Instructions to follow
Pick out every line in the material below that contains the word "white", and copy each one.
[start]
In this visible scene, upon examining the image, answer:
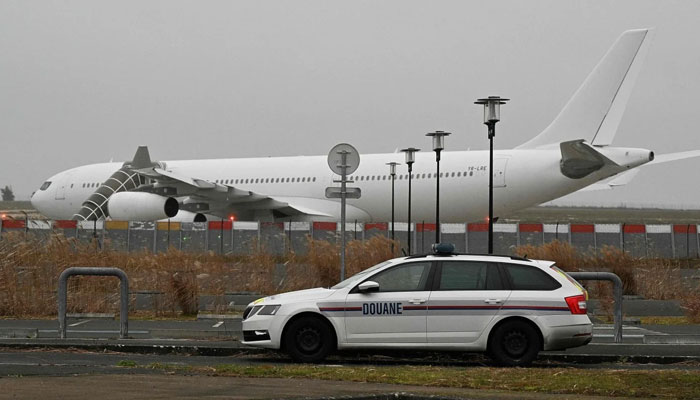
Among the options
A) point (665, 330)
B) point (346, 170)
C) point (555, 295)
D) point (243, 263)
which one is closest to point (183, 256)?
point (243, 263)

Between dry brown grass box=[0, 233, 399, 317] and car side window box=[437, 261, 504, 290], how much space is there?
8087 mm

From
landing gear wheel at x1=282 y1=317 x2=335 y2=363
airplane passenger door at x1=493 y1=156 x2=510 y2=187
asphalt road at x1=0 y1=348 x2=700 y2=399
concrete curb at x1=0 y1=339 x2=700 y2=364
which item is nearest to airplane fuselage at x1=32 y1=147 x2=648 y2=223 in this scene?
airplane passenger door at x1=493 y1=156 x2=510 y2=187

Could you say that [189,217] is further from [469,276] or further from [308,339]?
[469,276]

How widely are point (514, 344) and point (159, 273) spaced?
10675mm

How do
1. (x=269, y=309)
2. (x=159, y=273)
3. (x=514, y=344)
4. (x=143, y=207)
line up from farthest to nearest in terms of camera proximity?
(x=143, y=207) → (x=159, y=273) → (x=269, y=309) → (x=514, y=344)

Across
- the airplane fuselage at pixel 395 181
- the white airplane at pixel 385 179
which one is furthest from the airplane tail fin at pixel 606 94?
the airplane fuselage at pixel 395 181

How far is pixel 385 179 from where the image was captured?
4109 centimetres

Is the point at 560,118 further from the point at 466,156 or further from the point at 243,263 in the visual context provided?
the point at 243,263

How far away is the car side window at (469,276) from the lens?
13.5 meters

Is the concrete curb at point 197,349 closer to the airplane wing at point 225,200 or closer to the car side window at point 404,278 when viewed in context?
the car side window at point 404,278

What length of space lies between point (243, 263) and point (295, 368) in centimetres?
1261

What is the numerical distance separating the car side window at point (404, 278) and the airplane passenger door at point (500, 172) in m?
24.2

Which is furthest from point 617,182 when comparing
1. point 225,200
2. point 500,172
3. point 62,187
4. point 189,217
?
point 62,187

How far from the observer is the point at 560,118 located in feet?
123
[end]
[start]
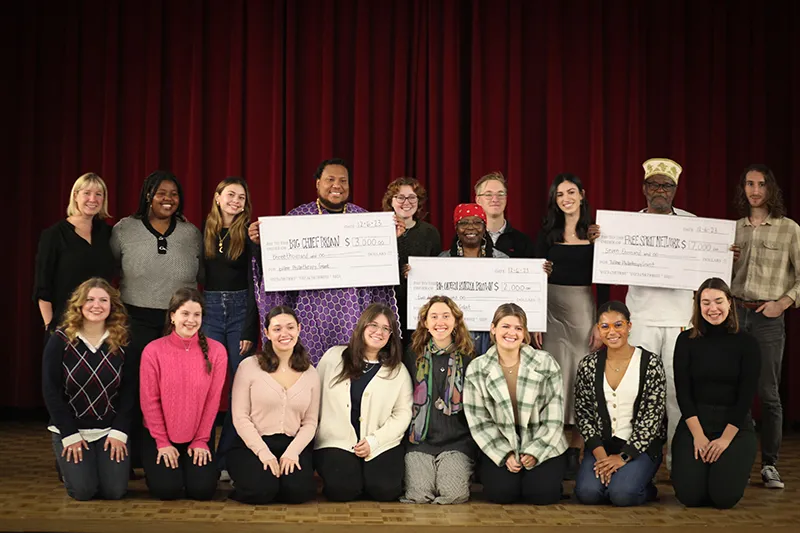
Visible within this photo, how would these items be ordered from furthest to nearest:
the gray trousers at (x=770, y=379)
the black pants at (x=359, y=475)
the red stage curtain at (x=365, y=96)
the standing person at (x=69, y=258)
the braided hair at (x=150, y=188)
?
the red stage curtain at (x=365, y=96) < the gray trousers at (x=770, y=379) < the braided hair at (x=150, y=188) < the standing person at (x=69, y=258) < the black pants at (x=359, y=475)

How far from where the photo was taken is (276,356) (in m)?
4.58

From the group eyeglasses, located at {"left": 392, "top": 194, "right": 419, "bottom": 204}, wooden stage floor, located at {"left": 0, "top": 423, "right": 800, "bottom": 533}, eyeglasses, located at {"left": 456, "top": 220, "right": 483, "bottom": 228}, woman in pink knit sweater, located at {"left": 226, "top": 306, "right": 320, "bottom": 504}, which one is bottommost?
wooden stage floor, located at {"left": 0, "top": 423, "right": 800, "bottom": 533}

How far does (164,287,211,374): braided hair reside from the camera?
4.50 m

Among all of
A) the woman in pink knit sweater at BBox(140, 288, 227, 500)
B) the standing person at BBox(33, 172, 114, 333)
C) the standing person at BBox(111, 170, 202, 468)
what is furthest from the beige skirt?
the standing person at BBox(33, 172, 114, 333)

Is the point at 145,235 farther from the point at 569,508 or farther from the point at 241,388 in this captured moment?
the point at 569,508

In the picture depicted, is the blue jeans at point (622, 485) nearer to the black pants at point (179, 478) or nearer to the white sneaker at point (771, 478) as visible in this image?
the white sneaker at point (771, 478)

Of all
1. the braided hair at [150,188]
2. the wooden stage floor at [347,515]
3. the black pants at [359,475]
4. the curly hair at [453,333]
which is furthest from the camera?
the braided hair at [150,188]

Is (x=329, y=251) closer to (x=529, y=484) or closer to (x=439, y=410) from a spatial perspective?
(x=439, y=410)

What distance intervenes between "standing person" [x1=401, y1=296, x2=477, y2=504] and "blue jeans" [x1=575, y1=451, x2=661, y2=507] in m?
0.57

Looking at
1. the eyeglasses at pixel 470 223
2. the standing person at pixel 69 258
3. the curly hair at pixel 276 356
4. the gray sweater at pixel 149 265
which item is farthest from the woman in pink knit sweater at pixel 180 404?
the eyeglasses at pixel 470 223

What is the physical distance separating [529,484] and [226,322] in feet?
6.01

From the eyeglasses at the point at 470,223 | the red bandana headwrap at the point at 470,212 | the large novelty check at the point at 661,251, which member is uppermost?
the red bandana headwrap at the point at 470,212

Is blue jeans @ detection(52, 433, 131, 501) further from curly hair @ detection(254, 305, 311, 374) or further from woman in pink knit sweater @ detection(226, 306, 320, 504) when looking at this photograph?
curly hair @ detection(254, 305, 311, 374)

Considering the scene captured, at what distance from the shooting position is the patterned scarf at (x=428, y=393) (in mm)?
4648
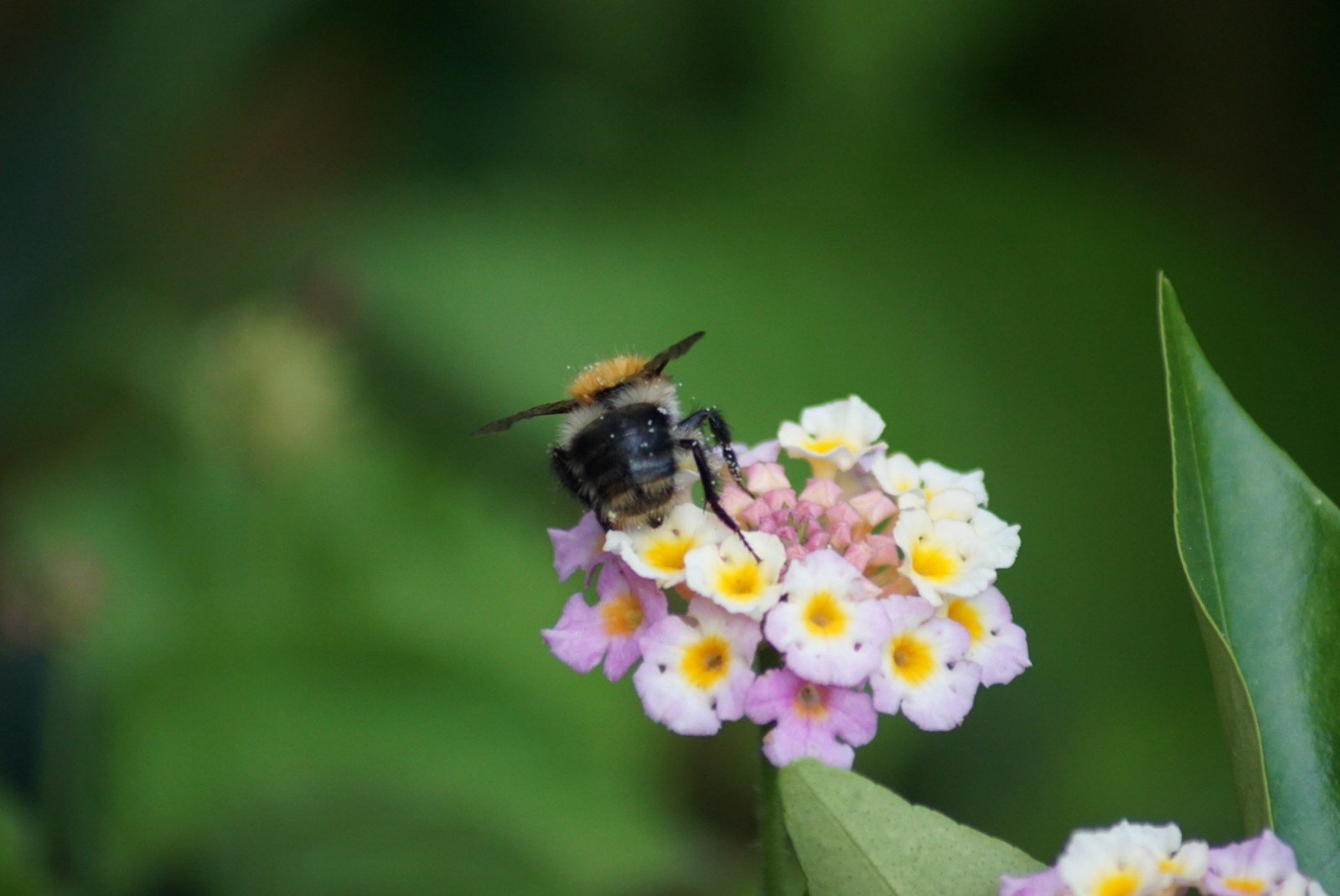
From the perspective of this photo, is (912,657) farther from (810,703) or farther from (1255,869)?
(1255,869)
[end]
Solution to this problem
- the white airplane at pixel 385 179
In the picture depicted, is the blue jeans at point (622, 485) nearer to the black pants at point (179, 478) or nearer to the white sneaker at point (771, 478) as visible in this image?
the white sneaker at point (771, 478)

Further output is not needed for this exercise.